Cientos de ellos han entrado en Grecia, muchos por mar, arribando a Lesbos y a otras islas griegas. Ankara y Atenas se acusan mutuamente de utilizar una fuerza excesiva en la zona fronteriza, donde los migrantes se han enfrentado con las fuerzas de seguridad en los últimos días.
La situación en el cruce fronterizo de Kastanies, donde la policía antidisturbios griega y turca usaron gas lacrimógeno el miércoles, estaba tranquila el jueves por la mañana. Los migrantes se hacinaban en tiendas y campamentos improvisados en el lado turco de la frontera.
Los guardias fronterizos griegos rechazaron casi 7.000 intentos de entrada sólo en las últimas 24 horas, llevando el total desde el 29 de febrero a 34.778 y el número de arrestos de aquellos que pasaron a 244, dijeron fuentes del Gobierno griego.

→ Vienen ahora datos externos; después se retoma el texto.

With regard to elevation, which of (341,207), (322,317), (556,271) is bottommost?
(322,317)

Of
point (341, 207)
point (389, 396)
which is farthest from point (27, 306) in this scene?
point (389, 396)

Los inmigrantes que llegaron a Grecia ilegalmente después del 1 de marzo serán transferidos a la ciudad norteña de Serres y deportados de vuelta a sus países, dijo el ministro de Migración griego Notis Mitarachi a última hora del miércoles.
“Nuestro objetivo es devolverlos a sus países”, dijo a la Agencia de Noticias de Atenas (ANA).